==== TEXT EXCERPT ====

Studio album by Wayne Hancock
- Released: September 4, 2001
- Genre: Country; country blues;
- Length: 42:08
- Label: Bloodshot
- Producer: Lloyd Maines

Wayne Hancock chronology
| Wild, Free & Reckless (1999) | A-Town Blues (2001) | The South Austin Sessions (2001) |

= A-Town Blues =

A-Town Blues is the fourth studio album by the American country musician Wayne Hancock, released in 2001.

==Production==
The album was recorded at Cedar Creek Studios, in Austin, Texas, and was produced by Lloyd Maines. Hancock intended to make a simpler, less-produced album. The band only minimally rehearsed the songs, and laid down the tracks in 20 hours; the results were mixed in two days. A-Town Blues was made with Hancock's road band. Many of the songs are about travel, highway pilgrimages, and the road.

====

● **TASKS TO PERFORM**:
a) Count the lines of the records that contain the string "lounge", treating uppercase and lowercase as different, and reply with only that number.
b) Continue the article on the album A-Town Blues, starting right after its last sentence.

==== EXERCISE MATERIAL ====

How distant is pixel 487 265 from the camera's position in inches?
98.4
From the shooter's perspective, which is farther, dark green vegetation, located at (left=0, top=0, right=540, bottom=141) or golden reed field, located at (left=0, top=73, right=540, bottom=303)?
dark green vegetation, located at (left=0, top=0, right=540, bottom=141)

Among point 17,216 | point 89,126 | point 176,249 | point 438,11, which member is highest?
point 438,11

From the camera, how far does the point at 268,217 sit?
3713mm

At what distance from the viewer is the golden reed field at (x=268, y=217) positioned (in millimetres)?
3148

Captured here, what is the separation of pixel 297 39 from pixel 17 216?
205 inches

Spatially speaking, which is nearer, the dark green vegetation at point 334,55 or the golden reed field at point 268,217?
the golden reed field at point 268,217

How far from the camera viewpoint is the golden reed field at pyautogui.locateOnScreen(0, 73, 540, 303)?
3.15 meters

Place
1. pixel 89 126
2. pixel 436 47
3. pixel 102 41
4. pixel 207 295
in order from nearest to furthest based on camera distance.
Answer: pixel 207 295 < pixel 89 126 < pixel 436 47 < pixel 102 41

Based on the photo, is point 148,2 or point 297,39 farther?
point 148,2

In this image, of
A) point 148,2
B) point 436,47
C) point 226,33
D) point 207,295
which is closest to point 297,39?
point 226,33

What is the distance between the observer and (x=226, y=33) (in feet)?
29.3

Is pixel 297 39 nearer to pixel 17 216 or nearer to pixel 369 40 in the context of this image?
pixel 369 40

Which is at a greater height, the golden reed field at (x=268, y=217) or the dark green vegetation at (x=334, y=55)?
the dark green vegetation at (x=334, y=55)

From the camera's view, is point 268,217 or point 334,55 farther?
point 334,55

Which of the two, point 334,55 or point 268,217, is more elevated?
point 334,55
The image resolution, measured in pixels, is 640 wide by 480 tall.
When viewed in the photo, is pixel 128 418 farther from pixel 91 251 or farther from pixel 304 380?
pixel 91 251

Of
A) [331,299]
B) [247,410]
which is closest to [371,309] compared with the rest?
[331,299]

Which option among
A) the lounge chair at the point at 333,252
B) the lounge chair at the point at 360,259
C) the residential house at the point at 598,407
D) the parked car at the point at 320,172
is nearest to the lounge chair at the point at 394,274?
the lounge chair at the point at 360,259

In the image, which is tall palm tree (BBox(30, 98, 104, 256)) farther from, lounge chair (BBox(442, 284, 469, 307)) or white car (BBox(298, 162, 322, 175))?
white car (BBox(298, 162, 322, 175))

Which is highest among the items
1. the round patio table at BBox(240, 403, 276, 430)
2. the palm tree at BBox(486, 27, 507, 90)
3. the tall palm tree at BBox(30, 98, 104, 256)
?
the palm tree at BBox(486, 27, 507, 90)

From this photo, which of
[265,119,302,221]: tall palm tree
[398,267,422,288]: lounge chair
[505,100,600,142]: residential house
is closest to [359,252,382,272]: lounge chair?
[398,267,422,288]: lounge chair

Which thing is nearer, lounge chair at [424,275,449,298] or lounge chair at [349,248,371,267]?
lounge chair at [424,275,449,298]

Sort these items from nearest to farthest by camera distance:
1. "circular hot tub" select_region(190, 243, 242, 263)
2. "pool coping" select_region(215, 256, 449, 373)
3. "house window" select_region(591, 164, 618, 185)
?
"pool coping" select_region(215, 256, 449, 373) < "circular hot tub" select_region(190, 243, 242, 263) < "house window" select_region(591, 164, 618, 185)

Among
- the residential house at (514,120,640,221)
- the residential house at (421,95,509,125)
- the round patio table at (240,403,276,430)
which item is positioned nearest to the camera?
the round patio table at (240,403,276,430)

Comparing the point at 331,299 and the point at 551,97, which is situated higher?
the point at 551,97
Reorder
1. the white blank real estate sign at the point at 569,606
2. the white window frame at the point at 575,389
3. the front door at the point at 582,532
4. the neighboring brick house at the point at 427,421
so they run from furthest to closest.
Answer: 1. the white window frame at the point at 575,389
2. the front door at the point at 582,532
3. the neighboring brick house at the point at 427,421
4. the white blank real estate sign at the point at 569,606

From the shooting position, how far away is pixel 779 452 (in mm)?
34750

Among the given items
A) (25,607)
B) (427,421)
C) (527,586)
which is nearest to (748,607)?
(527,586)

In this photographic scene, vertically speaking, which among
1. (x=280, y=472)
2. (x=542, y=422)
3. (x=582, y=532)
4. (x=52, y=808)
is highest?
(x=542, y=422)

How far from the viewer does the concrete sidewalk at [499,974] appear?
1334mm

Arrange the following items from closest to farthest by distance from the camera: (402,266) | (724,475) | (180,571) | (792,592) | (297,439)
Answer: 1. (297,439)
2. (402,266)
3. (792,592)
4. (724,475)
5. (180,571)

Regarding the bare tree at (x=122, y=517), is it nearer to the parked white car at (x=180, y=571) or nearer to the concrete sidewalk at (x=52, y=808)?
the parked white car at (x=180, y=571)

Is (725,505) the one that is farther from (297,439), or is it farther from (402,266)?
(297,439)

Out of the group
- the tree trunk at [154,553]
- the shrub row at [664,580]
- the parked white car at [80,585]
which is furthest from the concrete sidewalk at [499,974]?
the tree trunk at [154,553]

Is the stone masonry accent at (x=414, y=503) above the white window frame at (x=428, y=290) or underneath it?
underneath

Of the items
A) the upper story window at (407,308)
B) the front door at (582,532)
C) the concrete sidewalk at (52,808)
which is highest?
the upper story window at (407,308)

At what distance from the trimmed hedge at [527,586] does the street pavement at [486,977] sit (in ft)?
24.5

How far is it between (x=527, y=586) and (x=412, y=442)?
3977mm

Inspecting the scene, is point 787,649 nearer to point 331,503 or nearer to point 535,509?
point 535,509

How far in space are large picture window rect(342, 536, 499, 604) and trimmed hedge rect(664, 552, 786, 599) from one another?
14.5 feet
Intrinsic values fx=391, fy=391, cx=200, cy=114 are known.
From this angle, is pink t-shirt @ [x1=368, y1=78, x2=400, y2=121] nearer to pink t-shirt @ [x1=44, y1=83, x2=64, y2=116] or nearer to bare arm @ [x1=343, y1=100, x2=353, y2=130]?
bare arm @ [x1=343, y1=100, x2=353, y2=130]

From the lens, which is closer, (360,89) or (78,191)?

====

● **RESULTS FOR EACH TASK**:
a) 10

b)
==Critical reception==

The Austin Chronicle wrote that the album "swings like crazy, there's some top-notch playing, and Hancock certainly knows his way around a country-blues song." The Los Angeles Times thought that "the music is vibrant, as shimmering steel and chattering electric guitars dance over swinging bass lines." The Columbus Dispatch wrote that "Hancock's tunes bring home the bacon with the stylistic accuracy of the old honky-tonk masters."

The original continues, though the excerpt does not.